Collected data:
____________

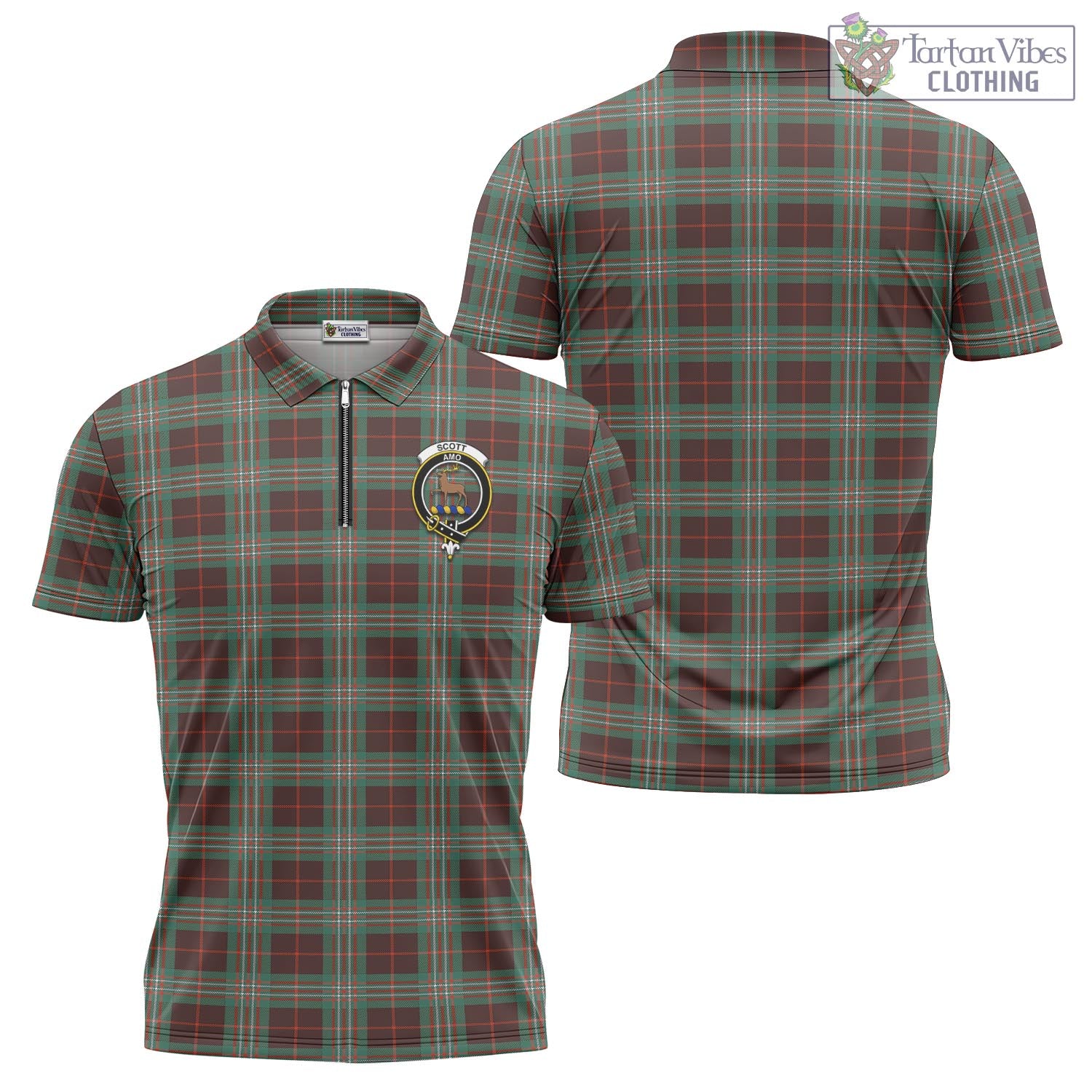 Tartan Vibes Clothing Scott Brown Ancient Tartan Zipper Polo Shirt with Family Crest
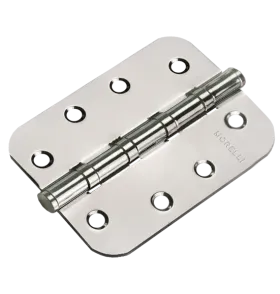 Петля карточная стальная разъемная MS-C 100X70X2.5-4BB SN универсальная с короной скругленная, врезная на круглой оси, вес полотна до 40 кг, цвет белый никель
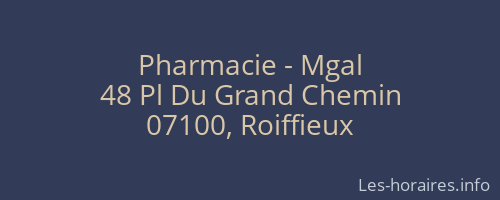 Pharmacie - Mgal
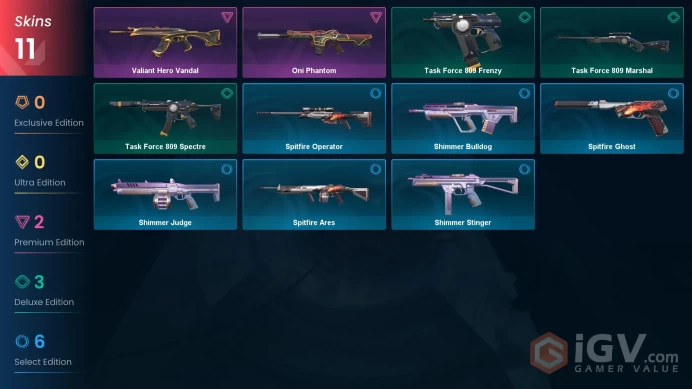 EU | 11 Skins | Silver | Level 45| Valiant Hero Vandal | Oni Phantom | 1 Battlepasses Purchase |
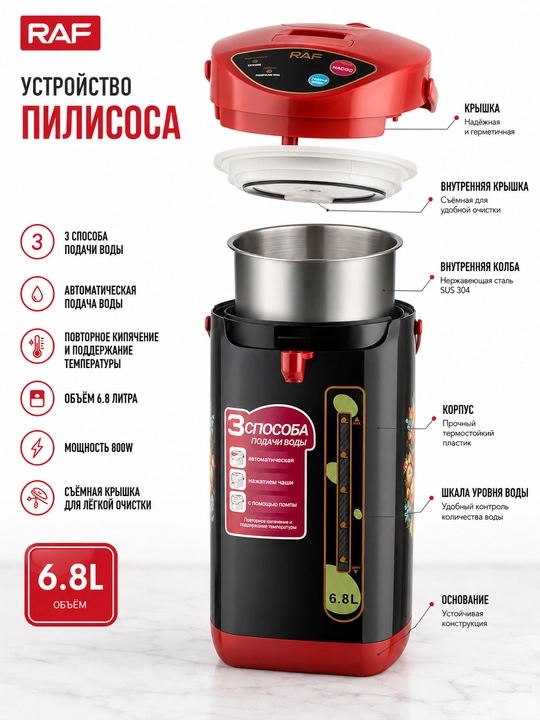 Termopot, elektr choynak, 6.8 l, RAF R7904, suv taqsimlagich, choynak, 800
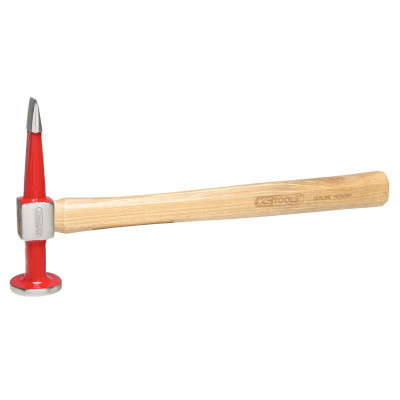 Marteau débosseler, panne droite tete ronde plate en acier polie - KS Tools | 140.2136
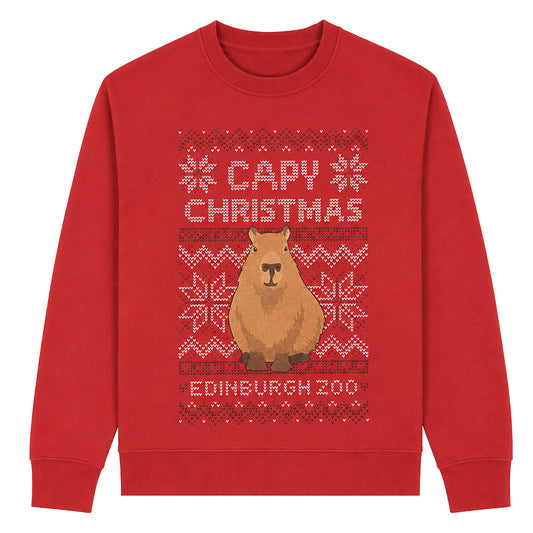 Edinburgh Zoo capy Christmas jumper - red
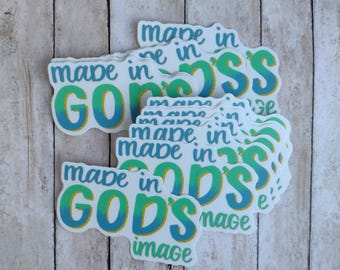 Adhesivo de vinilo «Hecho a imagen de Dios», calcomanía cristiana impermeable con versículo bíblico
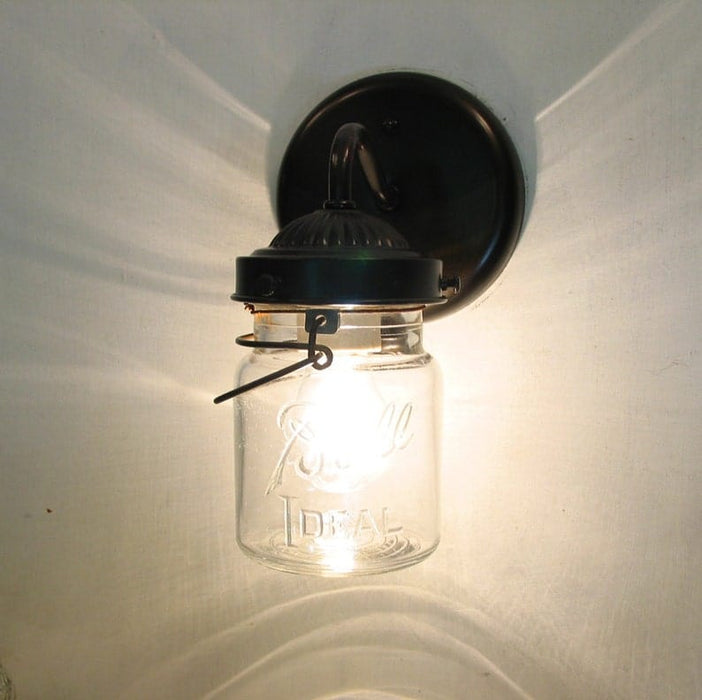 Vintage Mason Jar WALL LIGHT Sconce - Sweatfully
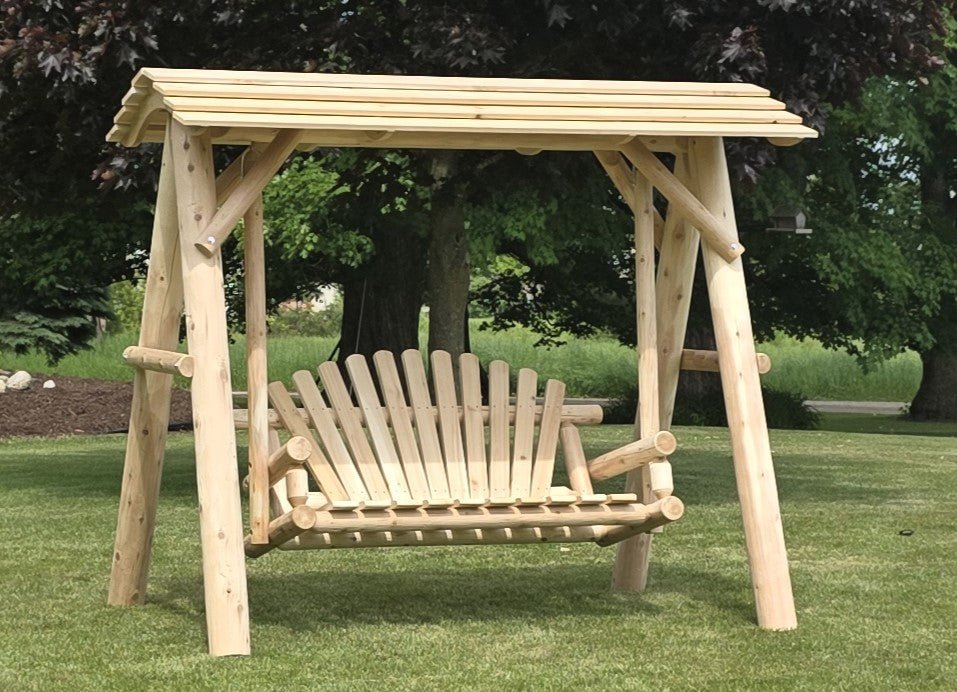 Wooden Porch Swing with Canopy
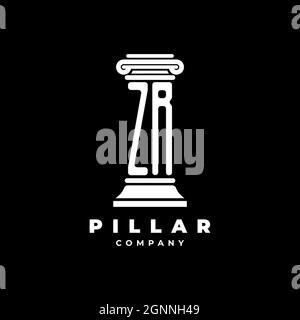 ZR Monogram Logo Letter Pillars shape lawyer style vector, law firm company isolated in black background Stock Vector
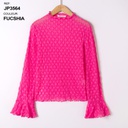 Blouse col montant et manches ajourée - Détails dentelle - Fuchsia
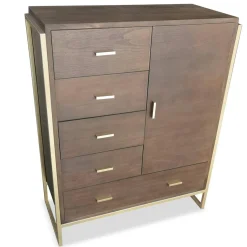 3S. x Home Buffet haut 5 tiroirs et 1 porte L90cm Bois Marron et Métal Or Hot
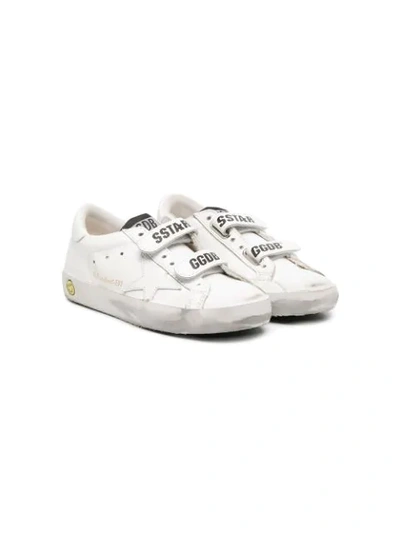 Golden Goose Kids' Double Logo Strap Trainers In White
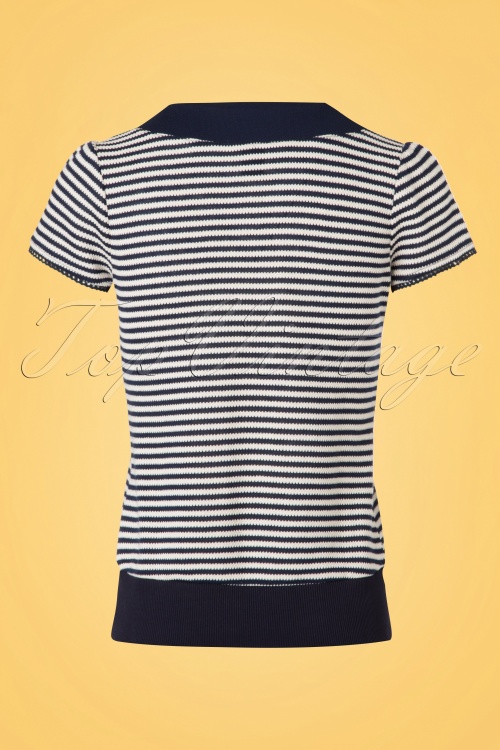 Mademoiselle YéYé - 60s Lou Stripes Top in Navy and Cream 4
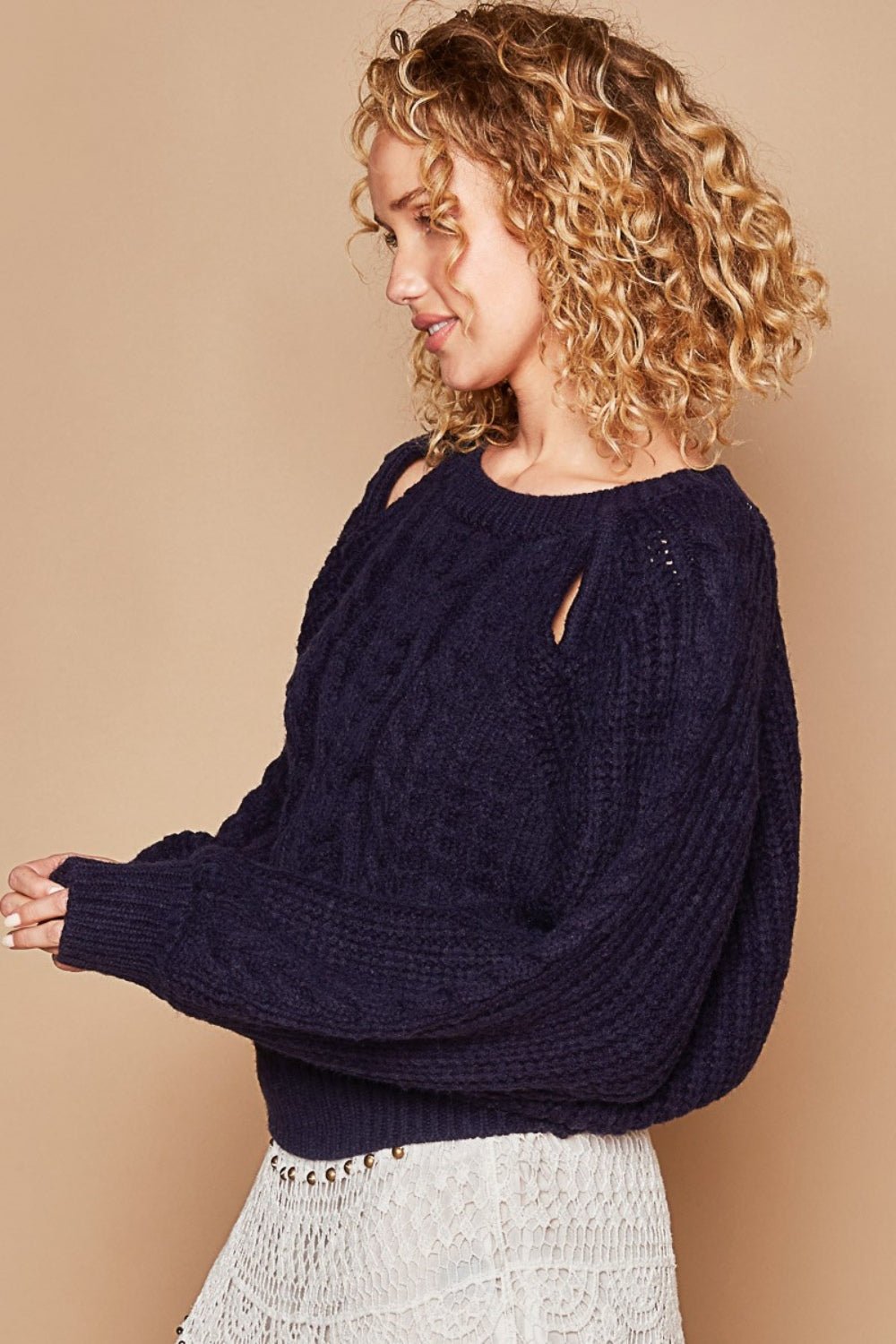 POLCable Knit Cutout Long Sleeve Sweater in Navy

____________

§ What is being asked: Give back all the records as they stand, but with no pictures in the copy.

§ Result:
 Tartan Vibes Clothing Scott Brown Ancient Tartan Zipper Polo Shirt with Family Crest
 Петля карточная стальная разъемная MS-C 100X70X2.5-4BB SN универсальная с короной скругленная, врезная на круглой оси, вес полотна до 40 кг, цвет белый никель
 Pharmacie - Mgal
 EU | 11 Skins | Silver | Level 45| Valiant Hero Vandal | Oni Phantom | 1 Battlepasses Purchase |
 Termopot, elektr choynak, 6.8 l, RAF R7904, suv taqsimlagich, choynak, 800
 Marteau débosseler, panne droite tete ronde plate en acier polie - KS Tools | 140.2136
 Edinburgh Zoo capy Christmas jumper - red
 Adhesivo de vinilo «Hecho a imagen de Dios», calcomanía cristiana impermeable con versículo bíblico
 Vintage Mason Jar WALL LIGHT Sconce - Sweatfully
 Wooden Porch Swing with Canopy
 ZR Monogram Logo Letter Pillars shape lawyer style vector, law firm company isolated in black background Stock Vector
 Blouse col montant et manches ajourée - Détails dentelle - Fuchsia
 3S. x Home Buffet haut 5 tiroirs et 1 porte L90cm Bois Marron et Métal Or Hot
 Golden Goose Kids' Double Logo Strap Trainers In White
 Mademoiselle YéYé - 60s Lou Stripes Top in Navy and Cream 4
 POLCable Knit Cutout Long Sleeve Sweater in Navy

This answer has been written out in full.